Treating Patients With Essential Tremor with Wristwatch-Style Neuromodulation

Monday, April 30, 2018


Using a wrist-worn neuromodulation device (Cala Health Inc, Burlingame, CA) that stimulates the radial and median nerves, people with essential tremor may find some relief from a new, noninvasive type of nerve stimulation. Results from 2 randomized controlled studies were presented at the American Academy of Neurology meeting in Los Angeles.

Tremor severity was measured using sensors on the device before and after each therapy session. People receiving treatment had a reduction in their tremor severity after 89.5% of the treatment sessions as measured by the sensors. Physicians assessed the severity of tremor in the entire arm and the assessments showed a 65% improvement in the treatment group compared to 32% in those who received sham stimulation. Participants also rated their performance on tasks of daily living performed in the clinic before and after stimulation. Patients in the treatment group had a 27% improvement compared to 16% in the sham control group. Overall, 88% of those receiving the treatment reported improvement in their tremor after receiving treatment stimulation.

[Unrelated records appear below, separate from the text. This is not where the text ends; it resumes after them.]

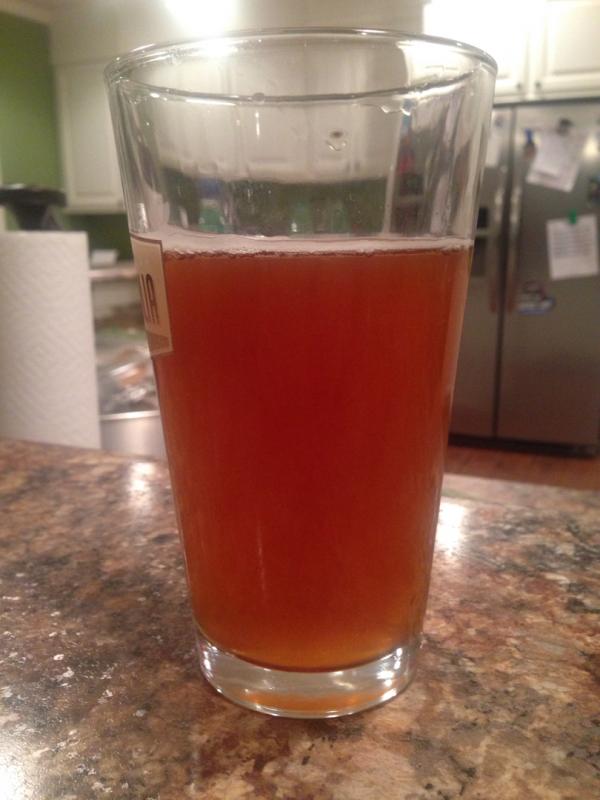 Freckle Belly IPA (Wine Barrel Aged)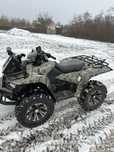 Квадроцикл Suzuki KINGQUAD 750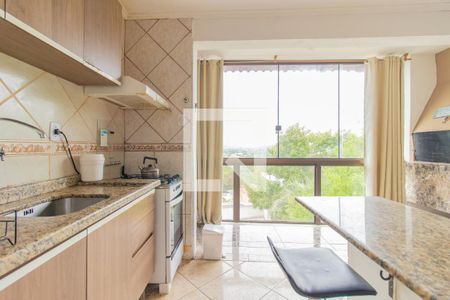 Casa à venda com 190m², 3 quartos e 2 vagasCozinha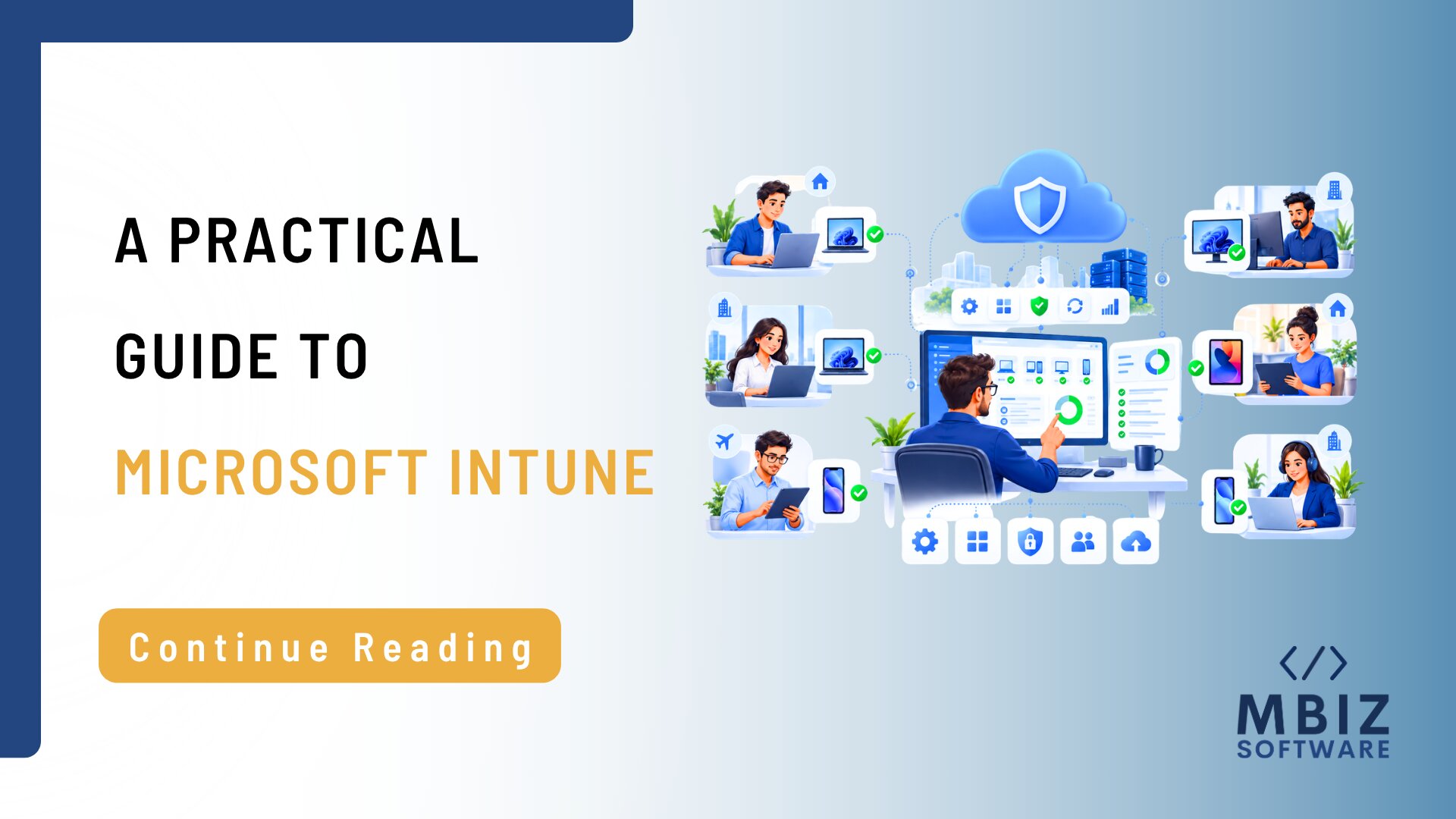 Microsoft-Intune-MBiz-Software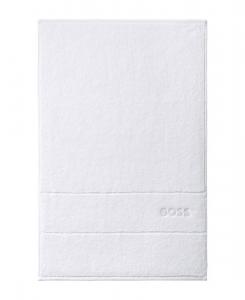 Однотонное хлопковое полотенце для рук, 40 см x 60 см Boss Home, белый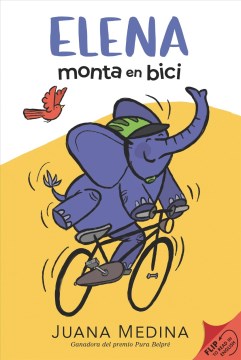 Elena Rides / Elena Monta En Bici - MPHOnline.com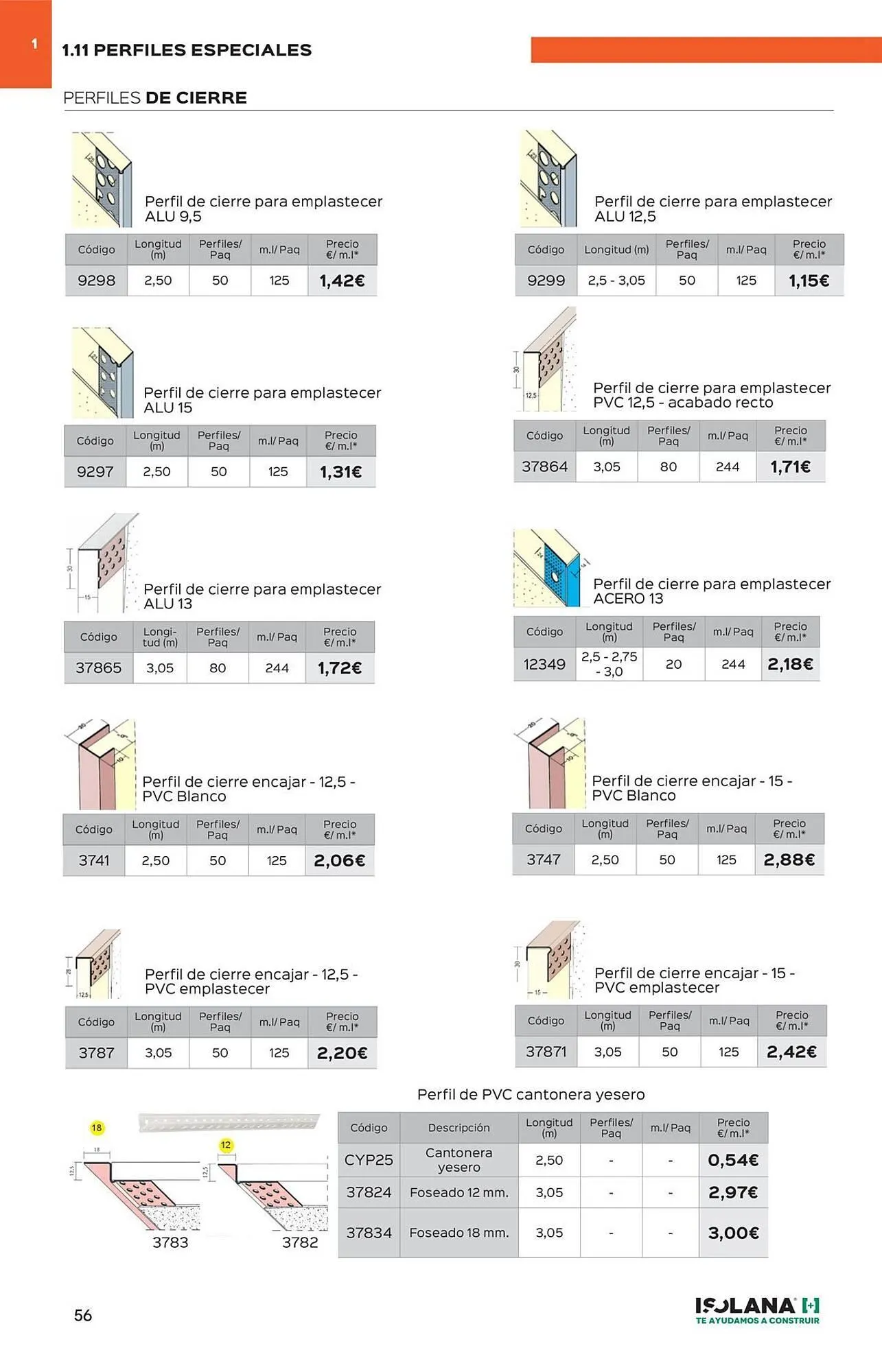 Catálogo de Catálogo Isolana 4 de septiembre al 30 de noviembre 2025 - Página 51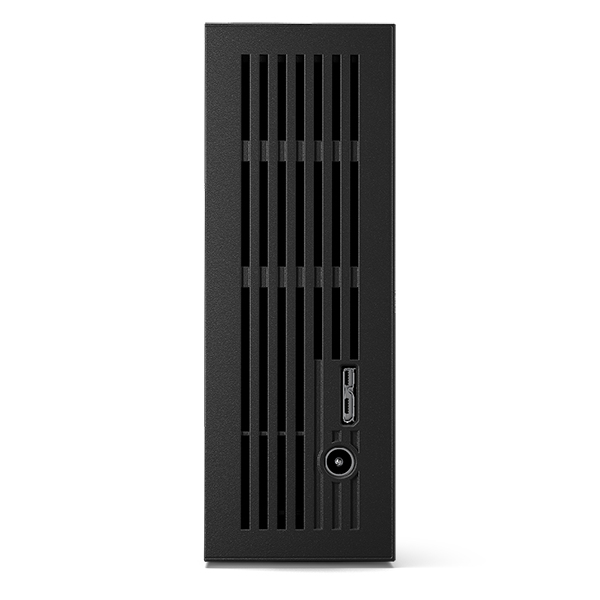 Seagate One Touch Hub externe harde schijf 8 TB Zwart, Grijs - Afbeelding 4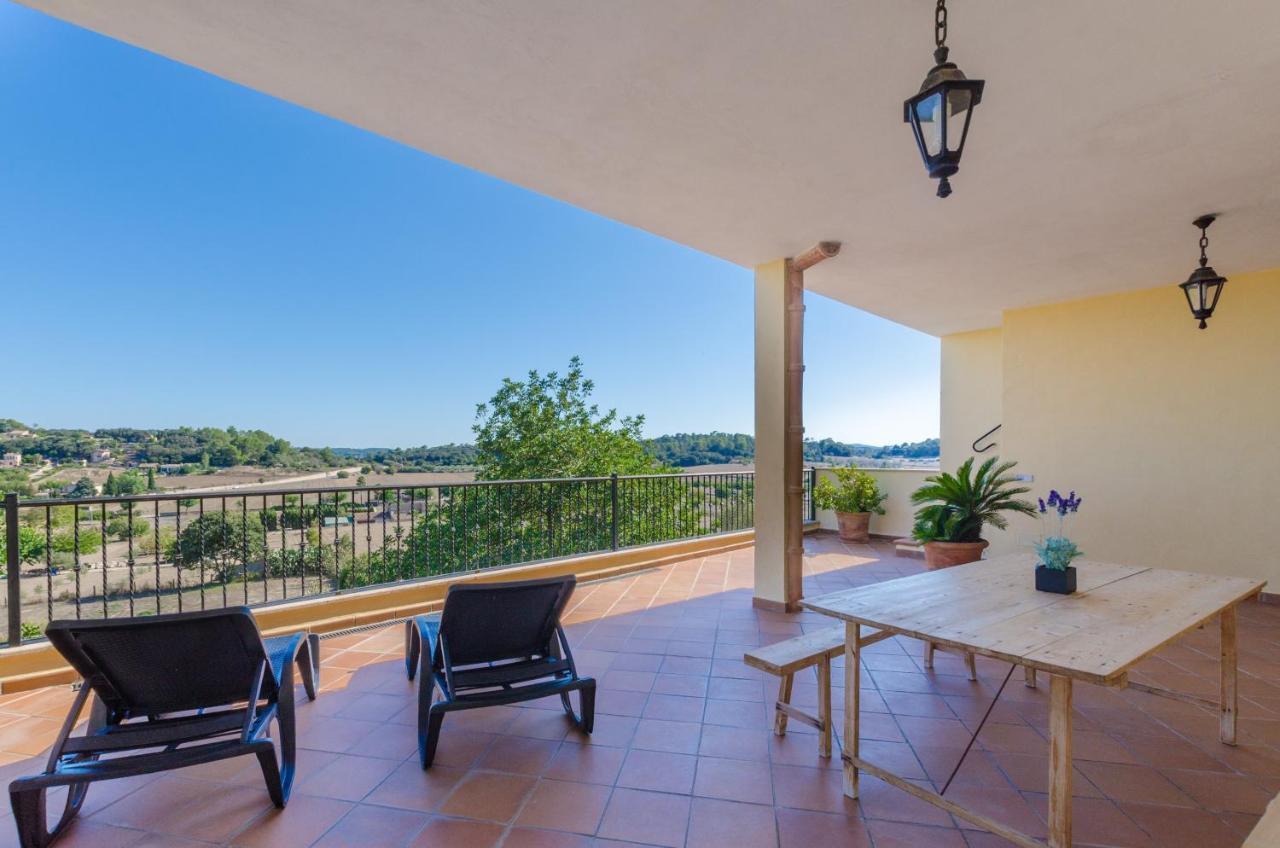 Can Nadal - Adults Only Sineu  Exterior photo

These are combined results from an in-clinic study of 77 participants and the an at-home study of an additional 61 participants. All participants had essential tremor and were randomized to a treatment group or a sham control group. The device delivered a stimulation pattern tuned to interrupt a person's tremor. Patients received neuromodulation or sham treatment on the wrist of whichever one of their hands had more severe tremor.

"The study conducted in the clinic showed that treatment stimulation was safe and produced significant improvements in both physician-rated and patient-rated measures of tremor severity compared to sham stimulation," said study author Rajesh Pahwa, MD, FAAN of the University of Kansas Medical Center in Kansas City.

Participants had no serious side effects, and only 3% of patients in the in-clinic study had mild side effects such as skin redness and irritation, which resolved spontaneously.

For the at-home study, 61 participants received either treatment stimulation, sham stimulation, or their usual treatment. Those who received treatment stimulation had a minimum of 2 sessions a day for up to 1 month.